(BAGIAN TEKS):
_ _ _

TRIBUNJOGJA.COM - Hari ini, Rabu (13/2/2019), seluruh masyarakat di dunia merayakan Hari Radio Sedunia.
Tahun ini adalah peringatan yang ke-8, sejak Hari Radio Sedunia dilaksanakan pertama kali pada tahun 2011.
Berikut adalah beberapa hal penting terkait Hari Radio Sedunia, termasuk perbedaannya dengan Hari Radio Nasional.
1. Sejarah Hari Radio Sedunia
Peringatan Hari Radio Sedunia awalnya diusulkan oleh Kerajaan Spanyol pada 20 September 2010.
Mengutip dari laman resmi Komisi Penyiaran Indonesia (KPI), usul itu disetujui dan mulai diproklamirkan pada 3 November 2011 di Konferensi Umum ke-36 UNESCO.
Setelah UNESCO berkonsultasi dengan berbagai pihak mengenai peringatan Hari Radio Sedunia ini, rupanya banyak yang setuju sehingga Majelis Umum PBB mengesahkan Hari Radio Sedunia pada Desember 2012 dalam dokumen UNESCO 187 EX/13.
Selanjutnya, Hari Radio Sedunia dilaksanakan setiap tanggal 13 Februari 2019.
Pada intinya, peringatan Hari Radio Sedunia adalah tentang merayakan radio, mengapa kita menyukainya dan mengapa membutuhkannya hari ini lebih dari sebelumnya.

_ _ _

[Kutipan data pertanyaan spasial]
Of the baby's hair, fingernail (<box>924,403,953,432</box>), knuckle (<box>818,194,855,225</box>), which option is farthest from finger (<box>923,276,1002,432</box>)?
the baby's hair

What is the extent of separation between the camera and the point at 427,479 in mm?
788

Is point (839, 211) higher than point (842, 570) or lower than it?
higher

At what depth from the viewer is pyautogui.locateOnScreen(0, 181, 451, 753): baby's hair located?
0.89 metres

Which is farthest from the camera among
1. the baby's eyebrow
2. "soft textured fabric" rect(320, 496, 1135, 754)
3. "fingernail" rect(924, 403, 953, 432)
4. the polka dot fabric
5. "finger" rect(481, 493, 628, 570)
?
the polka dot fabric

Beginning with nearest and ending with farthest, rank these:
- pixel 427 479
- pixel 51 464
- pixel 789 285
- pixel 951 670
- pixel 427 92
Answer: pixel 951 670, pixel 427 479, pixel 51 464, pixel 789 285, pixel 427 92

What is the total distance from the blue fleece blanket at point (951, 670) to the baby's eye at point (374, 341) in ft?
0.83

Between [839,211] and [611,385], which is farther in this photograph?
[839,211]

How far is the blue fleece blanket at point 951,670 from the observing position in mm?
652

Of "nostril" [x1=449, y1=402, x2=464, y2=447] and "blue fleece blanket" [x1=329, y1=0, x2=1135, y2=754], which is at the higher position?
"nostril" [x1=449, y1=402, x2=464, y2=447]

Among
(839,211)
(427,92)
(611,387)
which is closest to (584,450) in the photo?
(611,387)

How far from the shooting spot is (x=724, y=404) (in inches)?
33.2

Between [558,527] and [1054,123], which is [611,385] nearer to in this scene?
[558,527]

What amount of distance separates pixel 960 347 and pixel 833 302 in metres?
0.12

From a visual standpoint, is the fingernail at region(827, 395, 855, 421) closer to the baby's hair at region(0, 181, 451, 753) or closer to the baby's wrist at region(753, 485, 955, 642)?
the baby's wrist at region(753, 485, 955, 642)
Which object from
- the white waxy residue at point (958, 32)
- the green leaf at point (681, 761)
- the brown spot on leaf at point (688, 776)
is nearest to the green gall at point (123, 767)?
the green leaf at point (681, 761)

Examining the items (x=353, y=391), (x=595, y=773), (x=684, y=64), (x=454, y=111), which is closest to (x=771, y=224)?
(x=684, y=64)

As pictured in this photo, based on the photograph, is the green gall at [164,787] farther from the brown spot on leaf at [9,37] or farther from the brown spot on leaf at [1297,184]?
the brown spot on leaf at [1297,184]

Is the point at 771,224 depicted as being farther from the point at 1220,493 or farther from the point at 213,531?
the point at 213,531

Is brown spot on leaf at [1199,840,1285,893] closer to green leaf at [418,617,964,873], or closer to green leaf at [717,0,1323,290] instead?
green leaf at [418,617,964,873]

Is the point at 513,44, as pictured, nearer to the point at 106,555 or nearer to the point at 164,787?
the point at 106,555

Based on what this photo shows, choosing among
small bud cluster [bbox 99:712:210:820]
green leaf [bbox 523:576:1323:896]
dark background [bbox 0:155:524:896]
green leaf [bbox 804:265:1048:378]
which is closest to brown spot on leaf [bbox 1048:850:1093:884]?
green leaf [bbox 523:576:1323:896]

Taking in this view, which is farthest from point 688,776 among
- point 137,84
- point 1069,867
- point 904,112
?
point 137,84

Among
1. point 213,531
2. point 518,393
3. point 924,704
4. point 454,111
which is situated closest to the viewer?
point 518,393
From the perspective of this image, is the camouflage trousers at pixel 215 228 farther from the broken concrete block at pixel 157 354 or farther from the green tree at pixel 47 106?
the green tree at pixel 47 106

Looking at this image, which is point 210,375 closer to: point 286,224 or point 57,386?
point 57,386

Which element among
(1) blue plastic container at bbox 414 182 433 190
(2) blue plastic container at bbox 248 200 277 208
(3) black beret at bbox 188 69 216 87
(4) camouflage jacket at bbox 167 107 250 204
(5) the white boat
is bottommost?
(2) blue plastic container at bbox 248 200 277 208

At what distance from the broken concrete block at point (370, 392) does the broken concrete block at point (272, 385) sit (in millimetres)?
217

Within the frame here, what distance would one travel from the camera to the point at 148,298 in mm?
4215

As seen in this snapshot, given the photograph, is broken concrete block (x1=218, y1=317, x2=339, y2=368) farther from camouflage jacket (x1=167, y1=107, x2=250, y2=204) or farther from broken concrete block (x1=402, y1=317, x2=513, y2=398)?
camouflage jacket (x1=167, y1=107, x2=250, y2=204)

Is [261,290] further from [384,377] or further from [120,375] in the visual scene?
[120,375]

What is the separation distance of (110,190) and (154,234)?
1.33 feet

_ _ _

(TUGAS WAJIB):
a – Tulis ulang secara lebih ringkas paragraf dalam teks tentang Hari Radio Sedunia yang diawali dengan "Setelah UNESCO berkonsultasi", dengan tetap mempertahankan fakta utamanya.
b – Tuliskan lanjutan teks tentang Hari Radio Sedunia, dimulai setelah kalimat terakhir yang ditampilkan.

(SOAL TERSELESAIKAN):
a – Setelah UNESCO berkonsultasi dengan berbagai pihak dan banyak yang setuju, Majelis Umum PBB mengesahkan Hari Radio Sedunia pada Desember 2012 melalui dokumen UNESCO 187 EX/13.

b –
2. Tema Hari Radio Sedunia 2019
Setiap tahunnya, tema untuk memperingati Hari Radio Sedunia berubah-ubah.
Tahun 2018 lalu, temanya adalah "Radio dan Olahraga".
Sedangkan pada tahun 2019 ini, UNESCO memilih tema "Dialog, Toleransi, dan Perdamaian".
Ini memiliki makna, siaran radio menyediakan tempat untuk dialog dan debat demokratis tentang berbagai isu, seperti migrasi atau kekerasan terhadap perempuan, membantu meningkatkan kesadaran para pendengar, menginspirasi, serta membuka perspektif baru dalam membuka jalan bagi tindakan positif.
TribunJogja.com mengutip dari laman resmi UNESCO, sebuah acara terbuka untuk umum akan diadakan di Markas Besar UNESCO hari ini untuk memperingati Hari Radio Sedunia.
3. Bedanya dengan Hari Radio Nasional
Hari Radio Sedunia berbeda dengan Hari Radio Nasional.
Hari Radio Nasional diperingati pada 11 September dan berkaitan dengan lahirnya Radio Republik Indonesia (RRI).
Bersumber dari situs RRI seperti dikutip dari Kompas.com, perkembangan radio di Indonesia diawali oleh Batavia Radio Vereniging (BRV) pada 16 Juni 1925 di Batavia (kini Jakarta).
Setelah itu, radio terus berkembang dan bermunculan, lalu muncul Nederlandsch Indische Radio Omroep Masstchapyj (NIROM) di Jakarta, Bandung dan Medan.
Saat Jepang berkuasa, siaran-siaran propaganda Jepang mulai muncul di radio.
Namun ada pula radio Jepang yang menyiarkan kebudayaan dan kesenian.
Akhirnya, radio-radio swasta dibekukan dan disatukan dalam satu wadah bernama Hoso Kanri Kyoku, yang merupakan pusat radio siaran.
Selain di Jakarta, Hoso Kanri Kyoku juga memiliki beberapa cabang di kota-kota Hindia Belanda saat itu.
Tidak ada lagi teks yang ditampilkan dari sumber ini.